- [WHAT IS ASKED]
Display each line from the listing below that contains the word "tree", copying every such line in full.

- [INPUT]
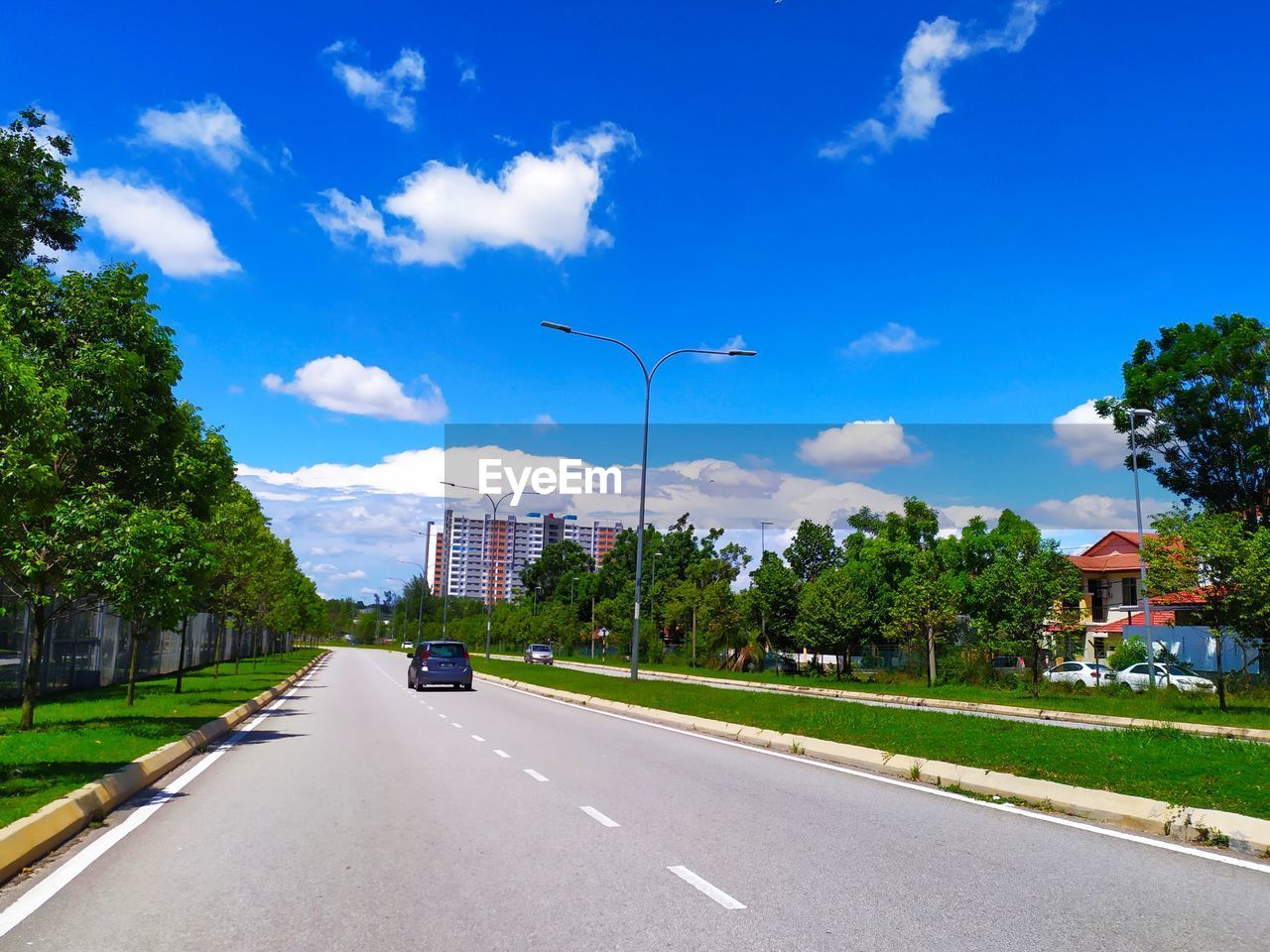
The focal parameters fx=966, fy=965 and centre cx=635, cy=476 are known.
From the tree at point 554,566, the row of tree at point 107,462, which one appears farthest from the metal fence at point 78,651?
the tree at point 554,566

...

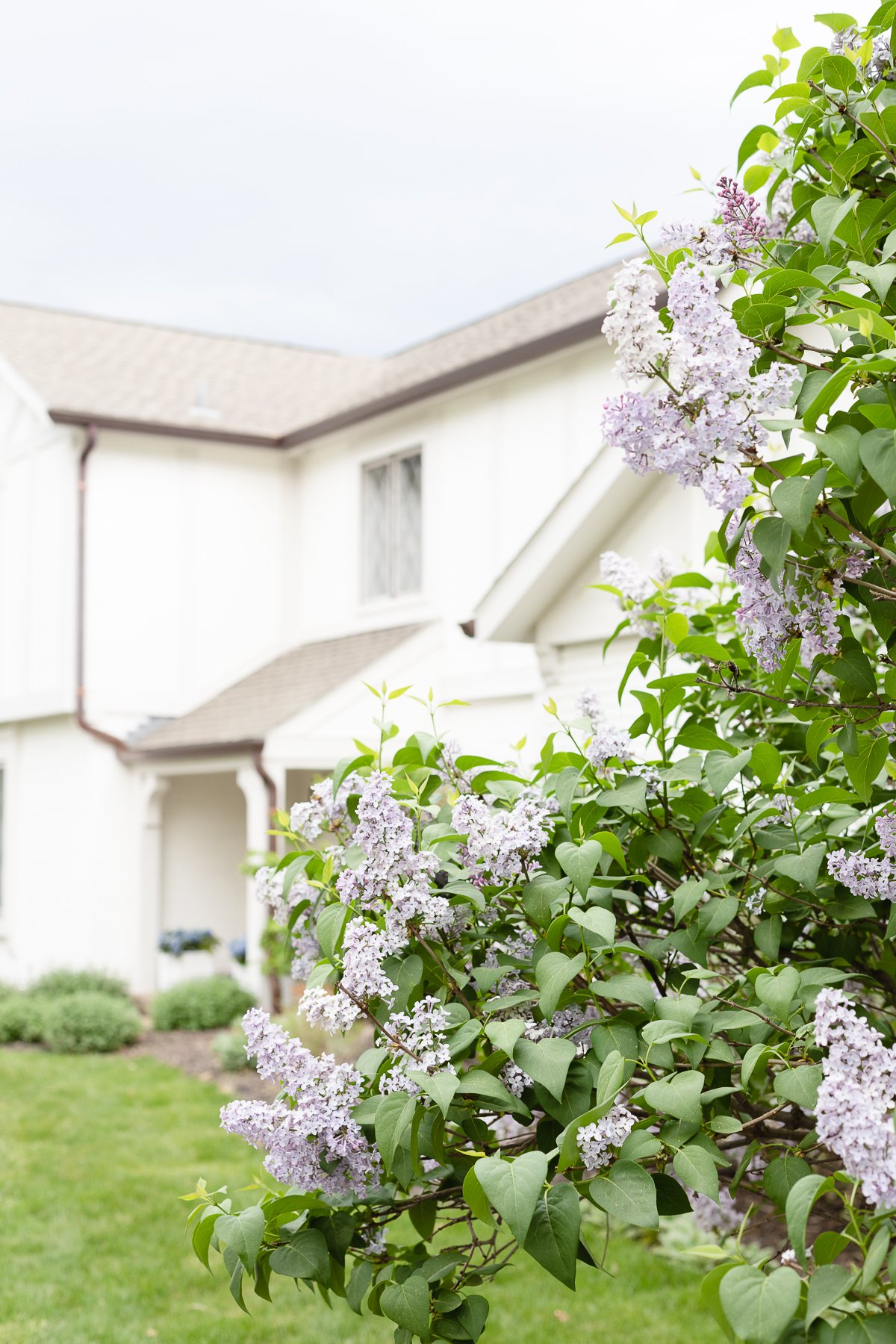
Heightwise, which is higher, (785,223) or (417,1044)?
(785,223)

- [SOLUTION BELOW]
From the tree at point 554,566, the row of tree at point 107,462, which one appears farthest from the metal fence at point 78,651?
the tree at point 554,566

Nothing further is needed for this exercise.